Yosemite is both awesome and overwhelming. As I tried to comprehend is while making our plans, I was often confused and perplexed. I found out quickly that it was hard to find lodging in the park. Of the four entrances I picked the south entrance and found lodging as close as I could. I couldn't remember why I went for the south entrance as we drove the extra miles to get there. The White Chief Mountain Lodge was not fancy but adequate. Perhaps I had found the sweet spot between price and location.
As we were eating dinner at the lodge, I did what I often do. I asked the waitress for advice for our visit the next day. Both waitresses were ready to help out. It was a good thing I asked because they gave us two great tips that I had not found in any guide book. They told us to leave early and start at Glacier Point.

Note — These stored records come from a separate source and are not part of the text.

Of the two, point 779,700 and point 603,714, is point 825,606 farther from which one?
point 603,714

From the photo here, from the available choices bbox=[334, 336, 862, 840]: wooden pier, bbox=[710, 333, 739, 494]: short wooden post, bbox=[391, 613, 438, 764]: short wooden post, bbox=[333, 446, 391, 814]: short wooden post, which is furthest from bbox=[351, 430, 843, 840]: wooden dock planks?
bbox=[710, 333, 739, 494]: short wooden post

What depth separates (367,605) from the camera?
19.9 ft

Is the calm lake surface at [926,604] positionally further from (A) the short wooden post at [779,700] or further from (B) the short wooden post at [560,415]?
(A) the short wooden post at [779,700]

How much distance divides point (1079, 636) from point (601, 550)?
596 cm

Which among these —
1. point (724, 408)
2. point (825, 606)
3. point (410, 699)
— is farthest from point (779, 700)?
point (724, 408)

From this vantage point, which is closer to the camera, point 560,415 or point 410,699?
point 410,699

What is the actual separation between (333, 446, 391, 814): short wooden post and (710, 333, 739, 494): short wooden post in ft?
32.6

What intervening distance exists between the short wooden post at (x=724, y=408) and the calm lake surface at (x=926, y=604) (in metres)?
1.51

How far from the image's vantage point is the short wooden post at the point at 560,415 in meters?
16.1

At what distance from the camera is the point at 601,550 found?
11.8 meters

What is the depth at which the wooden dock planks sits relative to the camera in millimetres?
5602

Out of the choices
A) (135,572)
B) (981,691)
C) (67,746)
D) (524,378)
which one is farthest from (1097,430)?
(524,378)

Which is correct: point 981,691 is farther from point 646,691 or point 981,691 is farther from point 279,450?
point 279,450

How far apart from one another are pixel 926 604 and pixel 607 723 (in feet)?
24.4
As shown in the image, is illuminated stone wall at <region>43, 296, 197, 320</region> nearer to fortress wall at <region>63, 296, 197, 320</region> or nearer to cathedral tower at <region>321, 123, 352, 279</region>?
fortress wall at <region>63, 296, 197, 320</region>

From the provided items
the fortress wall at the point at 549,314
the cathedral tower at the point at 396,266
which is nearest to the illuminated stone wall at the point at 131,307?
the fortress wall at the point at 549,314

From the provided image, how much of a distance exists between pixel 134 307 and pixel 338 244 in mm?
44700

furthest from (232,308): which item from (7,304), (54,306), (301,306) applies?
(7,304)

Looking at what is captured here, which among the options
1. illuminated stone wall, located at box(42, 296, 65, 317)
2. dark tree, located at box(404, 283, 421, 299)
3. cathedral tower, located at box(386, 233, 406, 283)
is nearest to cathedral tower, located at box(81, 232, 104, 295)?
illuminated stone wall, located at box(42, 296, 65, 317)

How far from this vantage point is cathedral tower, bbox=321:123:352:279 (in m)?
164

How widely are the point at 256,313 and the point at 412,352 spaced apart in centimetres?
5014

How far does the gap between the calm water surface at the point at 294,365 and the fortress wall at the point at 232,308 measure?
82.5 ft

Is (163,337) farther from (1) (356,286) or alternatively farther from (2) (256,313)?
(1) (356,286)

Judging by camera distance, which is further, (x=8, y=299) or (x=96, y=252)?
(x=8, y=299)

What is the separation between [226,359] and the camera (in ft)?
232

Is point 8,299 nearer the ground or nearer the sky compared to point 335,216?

We set our alarms for six and were on the road before eight. The park entrance was close, and Peter's magic Senior Pass got us in free once again. It was a long, winding road, first to the turn off, and then climbing to Glacier Point. It was the perfect place to begin. For the first time I understood what all the guidebooks were talking about. The view overlooking Yosemite Valley was spectacular. You could see the high mountains surrounding the relatively small u shaped valley. The Merced River wound through the valley from east to west, fed by the enormous cascades falling all the way to the valley floor. We could see four of the main waterfalls from that height. The heights where we stood had been under 400feet of glacier thousands of years before, and as the glaciers melted, and slid, the melting flow eroded the soft granite in the valley, leaving enormous monoliths rounded and scratched for us to marvel at.
We then descended from Glacier Point, winding our way down until we drove through a long straight tunnel which opened into a spectacular view of th valley. The famous El Capitan was stark silver on the left and the smaller Half Dome was hazy blue in the distance on the right. We stopped to photograph along with bus loads of other visitors. The numbers were a bit unsettlling. We continued to Bridalveil Falls which had been invisible from Glacier Point. Crowds jostled to get close and some ignored the warnings against climbing on the rocks to get a better view.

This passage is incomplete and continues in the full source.